Un fantasma recorre estos días los países del sur de Europa: el fantasma de la tecnocracia. Y espero que permitan al señor Tibb el paralelismo con Marx para hablar de este término; palabra mágica de un tiempo a esta parte para la solución de nuestros problemas. Desde 2010 muchos han exigido a la política una gestión profesional de nuestros problemas económicos que ha brillado por su ausencia. El gobierno de Grecia, Italia, el que gobierna en Portugal y el que saldrá en España tendrá un perfil técnico. Esto tiene muchas lecturas: la llegada de los técnicos sin política debería suscitarnos ciertas reflexiones.
En primer lugar, es el mayor fracaso que ha padecido la democracia europea desde el nacimiento de la Unión. Nuestros sistemas políticos no han sabido elevar desde las urnas una élite competente y responsable, bajo la inercia de una década de estabilidad, paraguas europeo y crédito fácil. Lo que es peor, tampoco han sido capaces de regenerarlas a tiempo, debido al apego al poder. El síndrome Berlusconi representa la crítica típica de los griegos -los antiguos, no los nuevos- a la democracia: los gobernantes buscan el bien propio en lugar del bien común, y usan toda estrategia demagógica posible para mantenerse en el poder el máximo tiempo posible.

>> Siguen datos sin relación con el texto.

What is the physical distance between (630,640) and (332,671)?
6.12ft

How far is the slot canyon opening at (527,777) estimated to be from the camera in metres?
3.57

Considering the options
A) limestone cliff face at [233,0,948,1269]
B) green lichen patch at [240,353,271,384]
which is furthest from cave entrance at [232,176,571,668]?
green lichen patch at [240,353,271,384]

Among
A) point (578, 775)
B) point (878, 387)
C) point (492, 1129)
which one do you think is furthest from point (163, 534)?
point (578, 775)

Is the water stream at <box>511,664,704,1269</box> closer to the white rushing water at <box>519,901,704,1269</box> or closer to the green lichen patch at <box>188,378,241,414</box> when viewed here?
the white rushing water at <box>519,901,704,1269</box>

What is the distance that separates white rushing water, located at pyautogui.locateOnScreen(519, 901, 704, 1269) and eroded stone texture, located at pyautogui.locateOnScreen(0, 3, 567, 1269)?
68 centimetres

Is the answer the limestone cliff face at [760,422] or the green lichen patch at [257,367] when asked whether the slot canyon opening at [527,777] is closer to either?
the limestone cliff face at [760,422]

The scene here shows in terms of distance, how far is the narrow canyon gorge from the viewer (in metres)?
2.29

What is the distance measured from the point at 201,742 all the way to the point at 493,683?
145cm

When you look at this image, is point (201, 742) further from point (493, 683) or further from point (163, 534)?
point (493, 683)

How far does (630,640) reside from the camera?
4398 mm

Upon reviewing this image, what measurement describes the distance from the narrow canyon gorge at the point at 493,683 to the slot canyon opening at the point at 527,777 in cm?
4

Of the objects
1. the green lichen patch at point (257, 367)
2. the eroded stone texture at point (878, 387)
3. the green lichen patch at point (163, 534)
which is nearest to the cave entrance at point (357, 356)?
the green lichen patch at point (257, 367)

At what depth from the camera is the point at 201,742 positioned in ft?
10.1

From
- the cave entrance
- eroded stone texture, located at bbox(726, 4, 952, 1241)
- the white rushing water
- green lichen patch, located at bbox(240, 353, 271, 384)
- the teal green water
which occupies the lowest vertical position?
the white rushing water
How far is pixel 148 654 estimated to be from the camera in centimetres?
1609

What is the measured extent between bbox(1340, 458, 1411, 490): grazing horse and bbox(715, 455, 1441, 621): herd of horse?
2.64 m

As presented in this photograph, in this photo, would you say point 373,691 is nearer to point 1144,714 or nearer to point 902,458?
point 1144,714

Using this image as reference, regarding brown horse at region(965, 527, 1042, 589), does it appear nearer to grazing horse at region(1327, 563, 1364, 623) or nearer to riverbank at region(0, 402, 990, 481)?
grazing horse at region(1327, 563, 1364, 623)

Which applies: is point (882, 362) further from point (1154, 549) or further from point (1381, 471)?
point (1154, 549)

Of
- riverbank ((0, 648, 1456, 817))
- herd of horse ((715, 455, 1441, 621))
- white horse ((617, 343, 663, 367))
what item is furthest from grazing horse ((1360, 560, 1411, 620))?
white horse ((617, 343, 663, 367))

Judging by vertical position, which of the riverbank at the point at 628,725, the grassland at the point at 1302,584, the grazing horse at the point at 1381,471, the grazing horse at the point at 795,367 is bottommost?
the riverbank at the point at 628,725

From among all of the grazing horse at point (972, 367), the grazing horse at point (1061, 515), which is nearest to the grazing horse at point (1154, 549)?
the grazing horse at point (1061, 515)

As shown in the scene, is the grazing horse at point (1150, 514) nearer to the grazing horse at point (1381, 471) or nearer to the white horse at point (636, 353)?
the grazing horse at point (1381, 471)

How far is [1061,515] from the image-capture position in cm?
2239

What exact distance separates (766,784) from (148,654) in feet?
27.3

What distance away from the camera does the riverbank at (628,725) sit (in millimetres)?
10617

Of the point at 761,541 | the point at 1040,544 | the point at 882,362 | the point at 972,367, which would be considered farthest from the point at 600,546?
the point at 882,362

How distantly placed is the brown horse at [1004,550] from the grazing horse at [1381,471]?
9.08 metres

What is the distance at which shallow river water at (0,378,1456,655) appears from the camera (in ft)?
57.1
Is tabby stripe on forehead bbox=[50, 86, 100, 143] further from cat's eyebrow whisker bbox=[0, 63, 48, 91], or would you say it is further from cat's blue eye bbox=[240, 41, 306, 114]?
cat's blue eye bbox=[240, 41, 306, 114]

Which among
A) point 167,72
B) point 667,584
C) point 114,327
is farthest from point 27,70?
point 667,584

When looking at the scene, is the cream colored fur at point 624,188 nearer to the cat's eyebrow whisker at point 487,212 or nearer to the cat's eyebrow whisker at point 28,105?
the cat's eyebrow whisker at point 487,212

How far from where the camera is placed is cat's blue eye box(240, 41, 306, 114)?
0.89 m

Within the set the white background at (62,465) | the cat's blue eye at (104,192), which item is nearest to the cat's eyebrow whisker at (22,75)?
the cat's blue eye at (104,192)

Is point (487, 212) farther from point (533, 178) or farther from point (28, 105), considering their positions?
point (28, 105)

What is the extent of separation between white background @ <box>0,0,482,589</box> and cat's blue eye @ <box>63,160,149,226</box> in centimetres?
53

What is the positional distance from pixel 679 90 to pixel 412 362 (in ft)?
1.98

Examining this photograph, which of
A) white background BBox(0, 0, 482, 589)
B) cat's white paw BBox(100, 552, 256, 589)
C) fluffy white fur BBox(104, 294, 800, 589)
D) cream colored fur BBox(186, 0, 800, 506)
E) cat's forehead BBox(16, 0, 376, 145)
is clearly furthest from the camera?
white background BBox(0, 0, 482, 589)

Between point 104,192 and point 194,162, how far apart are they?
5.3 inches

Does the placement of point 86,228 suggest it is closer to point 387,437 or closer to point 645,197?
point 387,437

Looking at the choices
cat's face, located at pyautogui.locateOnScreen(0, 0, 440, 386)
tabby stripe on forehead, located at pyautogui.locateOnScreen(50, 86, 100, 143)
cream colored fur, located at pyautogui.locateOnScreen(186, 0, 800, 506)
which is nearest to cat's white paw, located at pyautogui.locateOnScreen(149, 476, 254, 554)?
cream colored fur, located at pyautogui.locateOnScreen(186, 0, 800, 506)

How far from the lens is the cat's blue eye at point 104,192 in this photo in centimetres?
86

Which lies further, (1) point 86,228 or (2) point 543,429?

Frente a esto, la tecnocracia simboliza la ausencia de rencillas y discusiones, la unidad más o menos autoritaria y temporal del país para encarar su futuro económico y volver a la senda de la recuperación. Las palabras "eficacia" y "progreso" eran la justificación también mágica que han esgrimido todos los tecnócratas de la historia: desde Salazar hasta Marcelo Caetano en Portugal o López Rodó y los ministros del Opus Dei en nuestro país, hasta llegar a los sucesores de Deng Xiaoping en China. La lista se hace interminable. Pero cabría preguntarse uno aquí: ¿Se consigue esto con ausencia de ideologías?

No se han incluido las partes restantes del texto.